> Exercise brief
Those lines of the records that contain "over" are to be located and copied.

> Data shown
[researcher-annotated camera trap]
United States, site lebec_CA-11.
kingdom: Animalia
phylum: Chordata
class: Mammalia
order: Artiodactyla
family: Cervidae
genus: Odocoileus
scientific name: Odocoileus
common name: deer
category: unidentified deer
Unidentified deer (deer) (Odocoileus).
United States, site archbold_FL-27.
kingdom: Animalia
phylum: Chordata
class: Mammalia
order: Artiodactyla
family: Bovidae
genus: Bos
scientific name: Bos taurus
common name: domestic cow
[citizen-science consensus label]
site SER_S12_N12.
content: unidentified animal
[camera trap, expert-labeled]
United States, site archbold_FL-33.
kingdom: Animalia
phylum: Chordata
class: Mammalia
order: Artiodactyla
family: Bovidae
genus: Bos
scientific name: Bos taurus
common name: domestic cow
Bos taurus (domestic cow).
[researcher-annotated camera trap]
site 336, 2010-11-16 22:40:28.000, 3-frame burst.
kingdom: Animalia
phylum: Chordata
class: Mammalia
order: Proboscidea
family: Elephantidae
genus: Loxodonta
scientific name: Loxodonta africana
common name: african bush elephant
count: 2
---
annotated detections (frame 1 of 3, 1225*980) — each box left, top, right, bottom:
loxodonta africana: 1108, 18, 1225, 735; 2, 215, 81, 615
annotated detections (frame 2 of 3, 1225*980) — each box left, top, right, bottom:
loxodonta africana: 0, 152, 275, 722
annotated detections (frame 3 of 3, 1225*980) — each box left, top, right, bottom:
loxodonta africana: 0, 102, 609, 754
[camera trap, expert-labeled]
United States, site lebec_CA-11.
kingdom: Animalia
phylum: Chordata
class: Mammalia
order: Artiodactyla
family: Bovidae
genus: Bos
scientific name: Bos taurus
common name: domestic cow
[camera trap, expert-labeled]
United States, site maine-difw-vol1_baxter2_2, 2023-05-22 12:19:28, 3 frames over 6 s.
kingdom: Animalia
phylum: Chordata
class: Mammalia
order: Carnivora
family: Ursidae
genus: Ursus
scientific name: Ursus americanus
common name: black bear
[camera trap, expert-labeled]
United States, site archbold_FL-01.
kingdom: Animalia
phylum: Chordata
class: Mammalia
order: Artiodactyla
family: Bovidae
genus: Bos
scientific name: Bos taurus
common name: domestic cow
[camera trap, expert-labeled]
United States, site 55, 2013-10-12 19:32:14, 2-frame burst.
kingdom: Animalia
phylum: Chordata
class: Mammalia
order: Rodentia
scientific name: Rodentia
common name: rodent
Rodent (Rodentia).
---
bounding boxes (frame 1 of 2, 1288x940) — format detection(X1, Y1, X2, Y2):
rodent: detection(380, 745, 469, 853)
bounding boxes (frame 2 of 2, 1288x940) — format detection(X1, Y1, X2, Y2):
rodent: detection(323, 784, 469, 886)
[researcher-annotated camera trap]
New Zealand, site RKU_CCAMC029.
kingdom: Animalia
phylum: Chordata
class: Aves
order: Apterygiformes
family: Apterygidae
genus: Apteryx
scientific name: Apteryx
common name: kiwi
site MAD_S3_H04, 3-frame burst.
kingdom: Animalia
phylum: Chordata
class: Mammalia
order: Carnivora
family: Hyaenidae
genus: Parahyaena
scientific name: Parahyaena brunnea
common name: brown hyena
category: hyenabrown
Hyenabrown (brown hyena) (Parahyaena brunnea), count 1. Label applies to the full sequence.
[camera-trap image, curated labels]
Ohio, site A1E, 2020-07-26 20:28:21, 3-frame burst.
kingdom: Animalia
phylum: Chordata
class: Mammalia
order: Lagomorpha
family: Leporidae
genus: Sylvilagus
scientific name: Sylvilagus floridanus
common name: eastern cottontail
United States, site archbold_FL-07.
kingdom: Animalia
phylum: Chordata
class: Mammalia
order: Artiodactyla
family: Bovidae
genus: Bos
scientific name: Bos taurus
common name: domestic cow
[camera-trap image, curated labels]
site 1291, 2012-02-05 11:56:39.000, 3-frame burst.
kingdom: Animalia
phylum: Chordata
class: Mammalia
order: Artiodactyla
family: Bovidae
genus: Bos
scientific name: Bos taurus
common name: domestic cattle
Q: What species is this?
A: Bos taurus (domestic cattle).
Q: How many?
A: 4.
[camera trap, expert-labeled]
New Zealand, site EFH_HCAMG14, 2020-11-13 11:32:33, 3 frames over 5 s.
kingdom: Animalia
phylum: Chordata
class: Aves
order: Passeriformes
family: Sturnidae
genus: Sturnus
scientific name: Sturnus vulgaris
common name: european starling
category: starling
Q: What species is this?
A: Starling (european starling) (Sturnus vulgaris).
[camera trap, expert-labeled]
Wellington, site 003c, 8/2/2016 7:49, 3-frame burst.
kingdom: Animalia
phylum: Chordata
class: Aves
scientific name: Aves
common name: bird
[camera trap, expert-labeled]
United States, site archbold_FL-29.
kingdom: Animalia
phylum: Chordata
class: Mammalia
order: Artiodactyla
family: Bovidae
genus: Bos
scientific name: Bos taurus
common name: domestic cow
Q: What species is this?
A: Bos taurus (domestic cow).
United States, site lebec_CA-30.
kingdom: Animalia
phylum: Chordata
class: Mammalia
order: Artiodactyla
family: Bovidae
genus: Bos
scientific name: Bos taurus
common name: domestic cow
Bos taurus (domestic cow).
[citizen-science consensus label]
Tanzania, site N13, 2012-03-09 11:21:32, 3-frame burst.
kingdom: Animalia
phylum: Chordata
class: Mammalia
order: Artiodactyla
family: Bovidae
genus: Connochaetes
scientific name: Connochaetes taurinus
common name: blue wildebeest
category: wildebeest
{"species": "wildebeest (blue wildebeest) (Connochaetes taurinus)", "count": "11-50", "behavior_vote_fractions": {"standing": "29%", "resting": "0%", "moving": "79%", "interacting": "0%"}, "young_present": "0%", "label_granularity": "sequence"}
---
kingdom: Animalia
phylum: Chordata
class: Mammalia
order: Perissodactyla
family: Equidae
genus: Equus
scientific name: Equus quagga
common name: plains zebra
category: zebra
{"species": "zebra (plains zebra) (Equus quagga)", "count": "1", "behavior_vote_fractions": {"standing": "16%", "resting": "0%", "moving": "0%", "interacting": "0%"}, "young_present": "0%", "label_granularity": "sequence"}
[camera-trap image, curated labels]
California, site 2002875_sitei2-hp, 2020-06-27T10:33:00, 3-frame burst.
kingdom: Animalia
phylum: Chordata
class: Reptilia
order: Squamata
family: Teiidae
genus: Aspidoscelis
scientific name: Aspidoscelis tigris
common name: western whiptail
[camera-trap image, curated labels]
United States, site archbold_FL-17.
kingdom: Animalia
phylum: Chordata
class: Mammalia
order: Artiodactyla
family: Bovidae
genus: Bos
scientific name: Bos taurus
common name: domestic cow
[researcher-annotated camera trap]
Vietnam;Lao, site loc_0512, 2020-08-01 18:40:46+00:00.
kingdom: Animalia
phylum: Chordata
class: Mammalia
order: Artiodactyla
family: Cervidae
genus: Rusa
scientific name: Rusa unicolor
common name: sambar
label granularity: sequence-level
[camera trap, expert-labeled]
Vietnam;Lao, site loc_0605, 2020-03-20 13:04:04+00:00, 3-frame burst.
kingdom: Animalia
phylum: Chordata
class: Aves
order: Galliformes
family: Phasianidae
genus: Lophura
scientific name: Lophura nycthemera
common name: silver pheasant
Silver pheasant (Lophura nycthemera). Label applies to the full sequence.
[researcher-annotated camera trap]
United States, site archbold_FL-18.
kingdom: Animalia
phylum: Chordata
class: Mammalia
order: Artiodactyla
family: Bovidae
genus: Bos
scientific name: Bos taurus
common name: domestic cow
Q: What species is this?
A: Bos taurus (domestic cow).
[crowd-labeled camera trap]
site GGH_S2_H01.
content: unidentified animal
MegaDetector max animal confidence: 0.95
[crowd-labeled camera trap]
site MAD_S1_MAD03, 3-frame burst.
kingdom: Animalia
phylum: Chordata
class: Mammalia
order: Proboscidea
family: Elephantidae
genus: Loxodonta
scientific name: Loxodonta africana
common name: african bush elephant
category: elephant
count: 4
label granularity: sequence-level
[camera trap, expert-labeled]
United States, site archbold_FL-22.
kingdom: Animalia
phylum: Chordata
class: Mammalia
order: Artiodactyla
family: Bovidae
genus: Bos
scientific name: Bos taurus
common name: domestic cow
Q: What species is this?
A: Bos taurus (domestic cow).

> The answer
United States, site maine-difw-vol1_baxter2_2, 2023-05-22 12:19:28, 3 frames over 6 s.
New Zealand, site EFH_HCAMG14, 2020-11-13 11:32:33, 3 frames over 5 s.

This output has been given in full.